■ Compiti da svolgere
a – Trasforma in un breve elenco puntato il paragrafo del testo di riferimento che comincia con «Sono fortunata», conservandone i fatti principali.
b – Prosegui il testo di riferimento su Raffaele Rinaldi e l'Associazione Viale K, ripartendo dopo la sua ultima frase.

■ Testo di riferimento
____________________
Skip to main content

Il “potere” è l’immondizia della storia degli umani
 e, anche se siamo soltanto due romantici rottami,
sputeremo il cuore in faccia all’ingiustizia giorno e notte:
 siamo i “Grandi della Mancha”,
Sancho Panza… e Don Chisciotte! (Don Chisciotte, Francesco Guccini)
Sono fortunata, è un pomeriggio tranquillo nell’ufficio di via Mambro, da dove Raffaele Rinaldi coordina i servizi dell’Associazione Viale K, con cui collabora dal 2002 e di cui è direttore dal 2012. Raffaele ha tempo per quella che diventerà una lunga chiaccherata ed è di buon umore perché in mattinata sono passate a salutarlo alcune persone che sono state al centro di accoglienza e ora, passo dopo passo, stanno riemergendo da quella che lui chiama la “Ferrara di sotto, una Ferrara che non vede nessuno”.
Inizia così la nostra conversazione, e subito mi rendo conto che Raffaele nutre una passione profonda per ciò che fa, a differenza di molti ha trovato non un modo ma il suo modo di contribuire alla costruzione di una società fondata sulla persona: “Il fondamento di tutto è la persona, ognuno nel suo lavoro è chiamato a umanizzare il mondo”. Per questo la prima cosa di cui mi parla è proprio il suo lavoro: “E’ vedere i numeri, le statistiche diventare carne e ossa, uomini, donne, famiglie, giovani coppie, la faccia scavata dall’angoscia di cadere in uno stato di povertà, oppure di non riuscire più a risalire la china. Vedo volti, ascolto storie, biografie, non c’è spazio per l’omologazione. Il problema si pone dopo aver dato loro un pasto caldo e un posto dove dormire, cosa faccio ora? Bisogna lavorare sulla promozione della persona, ma prima la devi riconoscere come persona: non c’è la categoria degli immigrati, quella dei poveri, devi saper guardare in faccia le persone per accorgerti veramente della profondità del disagio”.
____________________
■ Dati forniti
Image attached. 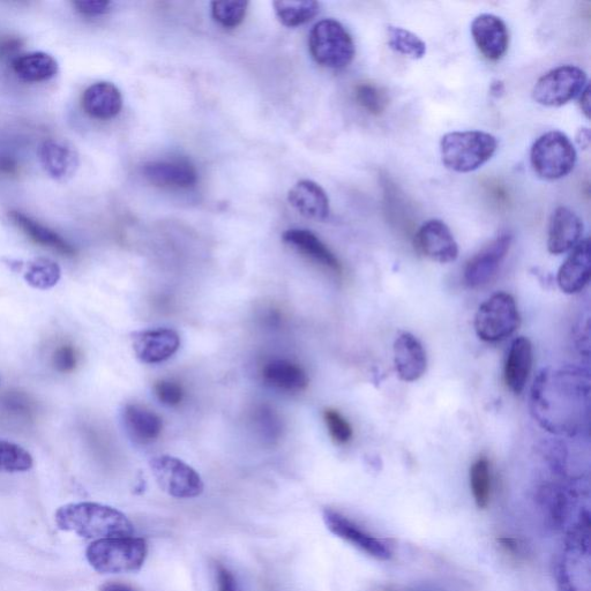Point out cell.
<instances>
[{"mask_svg":"<svg viewBox=\"0 0 591 591\" xmlns=\"http://www.w3.org/2000/svg\"><path fill=\"white\" fill-rule=\"evenodd\" d=\"M589 393V377L581 370L544 369L531 387V415L546 431L573 436L586 420Z\"/></svg>","mask_w":591,"mask_h":591,"instance_id":"cell-1","label":"cell"},{"mask_svg":"<svg viewBox=\"0 0 591 591\" xmlns=\"http://www.w3.org/2000/svg\"><path fill=\"white\" fill-rule=\"evenodd\" d=\"M57 527L87 540L131 537L132 522L122 512L96 503H78L62 506L56 512Z\"/></svg>","mask_w":591,"mask_h":591,"instance_id":"cell-2","label":"cell"},{"mask_svg":"<svg viewBox=\"0 0 591 591\" xmlns=\"http://www.w3.org/2000/svg\"><path fill=\"white\" fill-rule=\"evenodd\" d=\"M498 148V140L482 131H456L440 140V155L444 166L459 174H468L484 166Z\"/></svg>","mask_w":591,"mask_h":591,"instance_id":"cell-3","label":"cell"},{"mask_svg":"<svg viewBox=\"0 0 591 591\" xmlns=\"http://www.w3.org/2000/svg\"><path fill=\"white\" fill-rule=\"evenodd\" d=\"M147 553L144 538L131 536L96 541L88 546L86 557L96 572L121 574L140 571Z\"/></svg>","mask_w":591,"mask_h":591,"instance_id":"cell-4","label":"cell"},{"mask_svg":"<svg viewBox=\"0 0 591 591\" xmlns=\"http://www.w3.org/2000/svg\"><path fill=\"white\" fill-rule=\"evenodd\" d=\"M578 153L564 132L550 131L538 138L530 151V163L536 175L546 181H558L571 174Z\"/></svg>","mask_w":591,"mask_h":591,"instance_id":"cell-5","label":"cell"},{"mask_svg":"<svg viewBox=\"0 0 591 591\" xmlns=\"http://www.w3.org/2000/svg\"><path fill=\"white\" fill-rule=\"evenodd\" d=\"M309 46L314 61L327 69H344L356 55L353 37L334 19L321 20L312 28Z\"/></svg>","mask_w":591,"mask_h":591,"instance_id":"cell-6","label":"cell"},{"mask_svg":"<svg viewBox=\"0 0 591 591\" xmlns=\"http://www.w3.org/2000/svg\"><path fill=\"white\" fill-rule=\"evenodd\" d=\"M520 313L512 295L491 296L477 310L474 326L481 340L496 343L510 338L520 326Z\"/></svg>","mask_w":591,"mask_h":591,"instance_id":"cell-7","label":"cell"},{"mask_svg":"<svg viewBox=\"0 0 591 591\" xmlns=\"http://www.w3.org/2000/svg\"><path fill=\"white\" fill-rule=\"evenodd\" d=\"M587 85V73L580 67L559 66L537 80L533 88V99L543 107H563L580 96Z\"/></svg>","mask_w":591,"mask_h":591,"instance_id":"cell-8","label":"cell"},{"mask_svg":"<svg viewBox=\"0 0 591 591\" xmlns=\"http://www.w3.org/2000/svg\"><path fill=\"white\" fill-rule=\"evenodd\" d=\"M590 519L582 513L568 534L563 558L557 566V583L561 591H581L583 564L589 565Z\"/></svg>","mask_w":591,"mask_h":591,"instance_id":"cell-9","label":"cell"},{"mask_svg":"<svg viewBox=\"0 0 591 591\" xmlns=\"http://www.w3.org/2000/svg\"><path fill=\"white\" fill-rule=\"evenodd\" d=\"M156 483L162 491L177 499L203 495L205 485L200 475L185 462L170 455L155 456L149 462Z\"/></svg>","mask_w":591,"mask_h":591,"instance_id":"cell-10","label":"cell"},{"mask_svg":"<svg viewBox=\"0 0 591 591\" xmlns=\"http://www.w3.org/2000/svg\"><path fill=\"white\" fill-rule=\"evenodd\" d=\"M324 521L332 534L353 545L359 551L374 559L386 561L393 557V546L383 538L377 537L359 527L343 514L334 510L324 511Z\"/></svg>","mask_w":591,"mask_h":591,"instance_id":"cell-11","label":"cell"},{"mask_svg":"<svg viewBox=\"0 0 591 591\" xmlns=\"http://www.w3.org/2000/svg\"><path fill=\"white\" fill-rule=\"evenodd\" d=\"M512 242L511 234H501L468 261L463 280L469 288L485 286L495 278L507 253L510 252Z\"/></svg>","mask_w":591,"mask_h":591,"instance_id":"cell-12","label":"cell"},{"mask_svg":"<svg viewBox=\"0 0 591 591\" xmlns=\"http://www.w3.org/2000/svg\"><path fill=\"white\" fill-rule=\"evenodd\" d=\"M415 245L423 256L439 264L453 263L459 257V245L451 229L441 220L425 222L418 230Z\"/></svg>","mask_w":591,"mask_h":591,"instance_id":"cell-13","label":"cell"},{"mask_svg":"<svg viewBox=\"0 0 591 591\" xmlns=\"http://www.w3.org/2000/svg\"><path fill=\"white\" fill-rule=\"evenodd\" d=\"M471 35L478 50L491 62H498L510 46V34L503 19L484 13L471 24Z\"/></svg>","mask_w":591,"mask_h":591,"instance_id":"cell-14","label":"cell"},{"mask_svg":"<svg viewBox=\"0 0 591 591\" xmlns=\"http://www.w3.org/2000/svg\"><path fill=\"white\" fill-rule=\"evenodd\" d=\"M132 344L134 353L142 363L159 364L177 353L181 339L172 329L160 328L134 333Z\"/></svg>","mask_w":591,"mask_h":591,"instance_id":"cell-15","label":"cell"},{"mask_svg":"<svg viewBox=\"0 0 591 591\" xmlns=\"http://www.w3.org/2000/svg\"><path fill=\"white\" fill-rule=\"evenodd\" d=\"M40 160L47 174L58 182L70 181L80 166L76 147L62 139L44 141L40 148Z\"/></svg>","mask_w":591,"mask_h":591,"instance_id":"cell-16","label":"cell"},{"mask_svg":"<svg viewBox=\"0 0 591 591\" xmlns=\"http://www.w3.org/2000/svg\"><path fill=\"white\" fill-rule=\"evenodd\" d=\"M583 228V221L572 209L564 206L556 208L549 222V252L558 256L573 250L582 241Z\"/></svg>","mask_w":591,"mask_h":591,"instance_id":"cell-17","label":"cell"},{"mask_svg":"<svg viewBox=\"0 0 591 591\" xmlns=\"http://www.w3.org/2000/svg\"><path fill=\"white\" fill-rule=\"evenodd\" d=\"M394 364L399 378L406 383L421 379L428 368V358L415 335L401 333L394 342Z\"/></svg>","mask_w":591,"mask_h":591,"instance_id":"cell-18","label":"cell"},{"mask_svg":"<svg viewBox=\"0 0 591 591\" xmlns=\"http://www.w3.org/2000/svg\"><path fill=\"white\" fill-rule=\"evenodd\" d=\"M142 174L149 183L167 189H190L198 182L196 168L185 160L149 162Z\"/></svg>","mask_w":591,"mask_h":591,"instance_id":"cell-19","label":"cell"},{"mask_svg":"<svg viewBox=\"0 0 591 591\" xmlns=\"http://www.w3.org/2000/svg\"><path fill=\"white\" fill-rule=\"evenodd\" d=\"M591 276L589 239L575 246L565 263L559 268L558 286L565 294H578L588 286Z\"/></svg>","mask_w":591,"mask_h":591,"instance_id":"cell-20","label":"cell"},{"mask_svg":"<svg viewBox=\"0 0 591 591\" xmlns=\"http://www.w3.org/2000/svg\"><path fill=\"white\" fill-rule=\"evenodd\" d=\"M533 361V344L525 336L516 338L508 351L504 370L505 384L514 394H521L525 389Z\"/></svg>","mask_w":591,"mask_h":591,"instance_id":"cell-21","label":"cell"},{"mask_svg":"<svg viewBox=\"0 0 591 591\" xmlns=\"http://www.w3.org/2000/svg\"><path fill=\"white\" fill-rule=\"evenodd\" d=\"M86 114L101 121L116 117L123 108L121 91L111 82H96L82 95Z\"/></svg>","mask_w":591,"mask_h":591,"instance_id":"cell-22","label":"cell"},{"mask_svg":"<svg viewBox=\"0 0 591 591\" xmlns=\"http://www.w3.org/2000/svg\"><path fill=\"white\" fill-rule=\"evenodd\" d=\"M289 203L305 218L325 221L329 216V199L323 187L312 181L298 182L289 191Z\"/></svg>","mask_w":591,"mask_h":591,"instance_id":"cell-23","label":"cell"},{"mask_svg":"<svg viewBox=\"0 0 591 591\" xmlns=\"http://www.w3.org/2000/svg\"><path fill=\"white\" fill-rule=\"evenodd\" d=\"M123 422L127 435L141 445L153 443L163 429L161 417L140 405H127L123 411Z\"/></svg>","mask_w":591,"mask_h":591,"instance_id":"cell-24","label":"cell"},{"mask_svg":"<svg viewBox=\"0 0 591 591\" xmlns=\"http://www.w3.org/2000/svg\"><path fill=\"white\" fill-rule=\"evenodd\" d=\"M261 374L267 386L281 392H302L309 385L308 374L302 366L286 359H275L267 363Z\"/></svg>","mask_w":591,"mask_h":591,"instance_id":"cell-25","label":"cell"},{"mask_svg":"<svg viewBox=\"0 0 591 591\" xmlns=\"http://www.w3.org/2000/svg\"><path fill=\"white\" fill-rule=\"evenodd\" d=\"M283 241L308 257L314 263L324 266L335 273L341 272V264L335 254L309 230L293 229L283 235Z\"/></svg>","mask_w":591,"mask_h":591,"instance_id":"cell-26","label":"cell"},{"mask_svg":"<svg viewBox=\"0 0 591 591\" xmlns=\"http://www.w3.org/2000/svg\"><path fill=\"white\" fill-rule=\"evenodd\" d=\"M10 218L16 226L22 230L33 242L62 254L66 257H74L77 254L76 249L59 236L56 231L42 226L39 222L29 218V216L20 212L13 211Z\"/></svg>","mask_w":591,"mask_h":591,"instance_id":"cell-27","label":"cell"},{"mask_svg":"<svg viewBox=\"0 0 591 591\" xmlns=\"http://www.w3.org/2000/svg\"><path fill=\"white\" fill-rule=\"evenodd\" d=\"M12 69L19 79L34 84L56 77L58 63L46 52H32L14 59Z\"/></svg>","mask_w":591,"mask_h":591,"instance_id":"cell-28","label":"cell"},{"mask_svg":"<svg viewBox=\"0 0 591 591\" xmlns=\"http://www.w3.org/2000/svg\"><path fill=\"white\" fill-rule=\"evenodd\" d=\"M274 7L281 24L293 28L302 26L316 17L320 6L313 0H305V2L279 0L274 2Z\"/></svg>","mask_w":591,"mask_h":591,"instance_id":"cell-29","label":"cell"},{"mask_svg":"<svg viewBox=\"0 0 591 591\" xmlns=\"http://www.w3.org/2000/svg\"><path fill=\"white\" fill-rule=\"evenodd\" d=\"M470 489L476 506L480 510L488 508L492 496V477L490 462L484 456L470 468Z\"/></svg>","mask_w":591,"mask_h":591,"instance_id":"cell-30","label":"cell"},{"mask_svg":"<svg viewBox=\"0 0 591 591\" xmlns=\"http://www.w3.org/2000/svg\"><path fill=\"white\" fill-rule=\"evenodd\" d=\"M61 275V268L55 261L39 258L27 264L25 280L33 288L47 290L56 286L61 280Z\"/></svg>","mask_w":591,"mask_h":591,"instance_id":"cell-31","label":"cell"},{"mask_svg":"<svg viewBox=\"0 0 591 591\" xmlns=\"http://www.w3.org/2000/svg\"><path fill=\"white\" fill-rule=\"evenodd\" d=\"M388 46L395 52L411 59H422L426 55V44L413 32L402 27L387 28Z\"/></svg>","mask_w":591,"mask_h":591,"instance_id":"cell-32","label":"cell"},{"mask_svg":"<svg viewBox=\"0 0 591 591\" xmlns=\"http://www.w3.org/2000/svg\"><path fill=\"white\" fill-rule=\"evenodd\" d=\"M33 463L32 455L24 447L0 440V473H25Z\"/></svg>","mask_w":591,"mask_h":591,"instance_id":"cell-33","label":"cell"},{"mask_svg":"<svg viewBox=\"0 0 591 591\" xmlns=\"http://www.w3.org/2000/svg\"><path fill=\"white\" fill-rule=\"evenodd\" d=\"M248 2L244 0H224L212 3L213 18L226 28L241 25L248 11Z\"/></svg>","mask_w":591,"mask_h":591,"instance_id":"cell-34","label":"cell"},{"mask_svg":"<svg viewBox=\"0 0 591 591\" xmlns=\"http://www.w3.org/2000/svg\"><path fill=\"white\" fill-rule=\"evenodd\" d=\"M5 413L20 421L31 420L35 416L36 406L35 401L31 396L21 392H7L0 400Z\"/></svg>","mask_w":591,"mask_h":591,"instance_id":"cell-35","label":"cell"},{"mask_svg":"<svg viewBox=\"0 0 591 591\" xmlns=\"http://www.w3.org/2000/svg\"><path fill=\"white\" fill-rule=\"evenodd\" d=\"M356 100L363 109L373 116L383 114L388 106L385 91L373 84H361L356 88Z\"/></svg>","mask_w":591,"mask_h":591,"instance_id":"cell-36","label":"cell"},{"mask_svg":"<svg viewBox=\"0 0 591 591\" xmlns=\"http://www.w3.org/2000/svg\"><path fill=\"white\" fill-rule=\"evenodd\" d=\"M329 435L336 444L346 445L353 438V428L338 410L327 409L324 414Z\"/></svg>","mask_w":591,"mask_h":591,"instance_id":"cell-37","label":"cell"},{"mask_svg":"<svg viewBox=\"0 0 591 591\" xmlns=\"http://www.w3.org/2000/svg\"><path fill=\"white\" fill-rule=\"evenodd\" d=\"M154 391L157 399H159V401L163 403L164 406L176 407L181 405V402L184 399V391L182 386L174 383V381H157L154 386Z\"/></svg>","mask_w":591,"mask_h":591,"instance_id":"cell-38","label":"cell"},{"mask_svg":"<svg viewBox=\"0 0 591 591\" xmlns=\"http://www.w3.org/2000/svg\"><path fill=\"white\" fill-rule=\"evenodd\" d=\"M257 414L258 429L267 440H275L281 435V422L274 410L268 407L260 408Z\"/></svg>","mask_w":591,"mask_h":591,"instance_id":"cell-39","label":"cell"},{"mask_svg":"<svg viewBox=\"0 0 591 591\" xmlns=\"http://www.w3.org/2000/svg\"><path fill=\"white\" fill-rule=\"evenodd\" d=\"M52 364H54L57 371L62 373H70L76 370L78 365L76 348L69 346V344L59 347L52 356Z\"/></svg>","mask_w":591,"mask_h":591,"instance_id":"cell-40","label":"cell"},{"mask_svg":"<svg viewBox=\"0 0 591 591\" xmlns=\"http://www.w3.org/2000/svg\"><path fill=\"white\" fill-rule=\"evenodd\" d=\"M500 549L504 551L505 555L510 556L516 560L527 558V546L519 538L504 536L497 540Z\"/></svg>","mask_w":591,"mask_h":591,"instance_id":"cell-41","label":"cell"},{"mask_svg":"<svg viewBox=\"0 0 591 591\" xmlns=\"http://www.w3.org/2000/svg\"><path fill=\"white\" fill-rule=\"evenodd\" d=\"M74 6L82 16L97 17L109 12L111 3L108 0H78Z\"/></svg>","mask_w":591,"mask_h":591,"instance_id":"cell-42","label":"cell"},{"mask_svg":"<svg viewBox=\"0 0 591 591\" xmlns=\"http://www.w3.org/2000/svg\"><path fill=\"white\" fill-rule=\"evenodd\" d=\"M216 582L219 591H238L235 576L222 565L216 566Z\"/></svg>","mask_w":591,"mask_h":591,"instance_id":"cell-43","label":"cell"},{"mask_svg":"<svg viewBox=\"0 0 591 591\" xmlns=\"http://www.w3.org/2000/svg\"><path fill=\"white\" fill-rule=\"evenodd\" d=\"M18 171V163L11 159V157L0 156V172L2 174L13 175Z\"/></svg>","mask_w":591,"mask_h":591,"instance_id":"cell-44","label":"cell"},{"mask_svg":"<svg viewBox=\"0 0 591 591\" xmlns=\"http://www.w3.org/2000/svg\"><path fill=\"white\" fill-rule=\"evenodd\" d=\"M575 141L581 149L587 151L591 142L590 130L588 127H582V129L576 133Z\"/></svg>","mask_w":591,"mask_h":591,"instance_id":"cell-45","label":"cell"},{"mask_svg":"<svg viewBox=\"0 0 591 591\" xmlns=\"http://www.w3.org/2000/svg\"><path fill=\"white\" fill-rule=\"evenodd\" d=\"M580 107L585 116L590 118V86L589 84L580 95Z\"/></svg>","mask_w":591,"mask_h":591,"instance_id":"cell-46","label":"cell"},{"mask_svg":"<svg viewBox=\"0 0 591 591\" xmlns=\"http://www.w3.org/2000/svg\"><path fill=\"white\" fill-rule=\"evenodd\" d=\"M378 591H443L436 588L430 587H395V586H385L381 587Z\"/></svg>","mask_w":591,"mask_h":591,"instance_id":"cell-47","label":"cell"},{"mask_svg":"<svg viewBox=\"0 0 591 591\" xmlns=\"http://www.w3.org/2000/svg\"><path fill=\"white\" fill-rule=\"evenodd\" d=\"M100 591H134L129 586L123 585V583L109 582L106 585L101 586Z\"/></svg>","mask_w":591,"mask_h":591,"instance_id":"cell-48","label":"cell"},{"mask_svg":"<svg viewBox=\"0 0 591 591\" xmlns=\"http://www.w3.org/2000/svg\"><path fill=\"white\" fill-rule=\"evenodd\" d=\"M505 93V85L503 81H495L491 85V94L495 97H500Z\"/></svg>","mask_w":591,"mask_h":591,"instance_id":"cell-49","label":"cell"}]
</instances>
____________________
■ Risposte ai compiti
a –
- È un pomeriggio tranquillo nell'ufficio di via Mambro.
- Da lì Raffaele Rinaldi coordina i servizi dell'Associazione Viale K.
- Collabora con l'associazione dal 2002 e ne è direttore dal 2012.
- Ha tempo per una lunga chiacchierata.
- È di buon umore perché in mattinata sono passate a salutarlo alcune persone che sono state al centro di accoglienza.
- Queste persone stanno riemergendo, passo dopo passo, dalla "Ferrara di sotto, una Ferrara che non vede nessuno".

b –
raffaele-rinaldi
Raffaele Rinaldi direttore dell’associazione Viale K

La sua collaborazione con l’associazione di don Bedin è cominciata quando ha raggiunto la sua famiglia a Ferrara dalla Puglia, più precisamente da Monte Sant’Angelo. Chiuso lo stabilimento petrolchimico di Manfredonia, il papà fra Milano, Marghera, Gela e Ferrara – queste le possibili mete messe a disposizione dall’azienda – sceglie quest’ultima perché “è una città a misura d’uomo e l’Emilia è una regione accogliente”. Raffaele si paga la specialistica di filosofia con un lavoro stagionale allo zuccherificio, con la speranza di diventare insegnante. Nel frattempo continua l’esperienza di volontariato che ha già iniziato in Puglia. “Quando hai deciso che questo sarebbe stato il tuo lavoro?”, gli chiedo. “Quando il responsabile è stato trasferito nella nuova struttura di Sabbioncello don Domenico mi ha accennato alla possibilità di prendere il suo posto. Devo essere sincero, prendermi la responsabilità di coordinare le strutture, mettermi in contatto con le istituzioni, con i servizi sociali, non mi sembrava ancora alla mia portata. Poi la cosa ha preso piede e mi ha appassionato, soprattutto quando mi sono reso conto che non è solo questione di assistenza, si tratta di costruire dei percorsi per fare in modo che, insieme o dopo l’accoglienza, si possano dare ai ragazzi gli strumenti per riuscire a venire fuori dalle situazioni di bisogno. E questo lo puoi fare solo insieme alle istituzioni”. La cosa più stimolante per Raffaele sembra essere “rispondere ai bisogni che di volta in volta arrivano dal territorio articolando la prassi della solidarietà: noi rispondiamo al bisogno della persona, non alla categoria”.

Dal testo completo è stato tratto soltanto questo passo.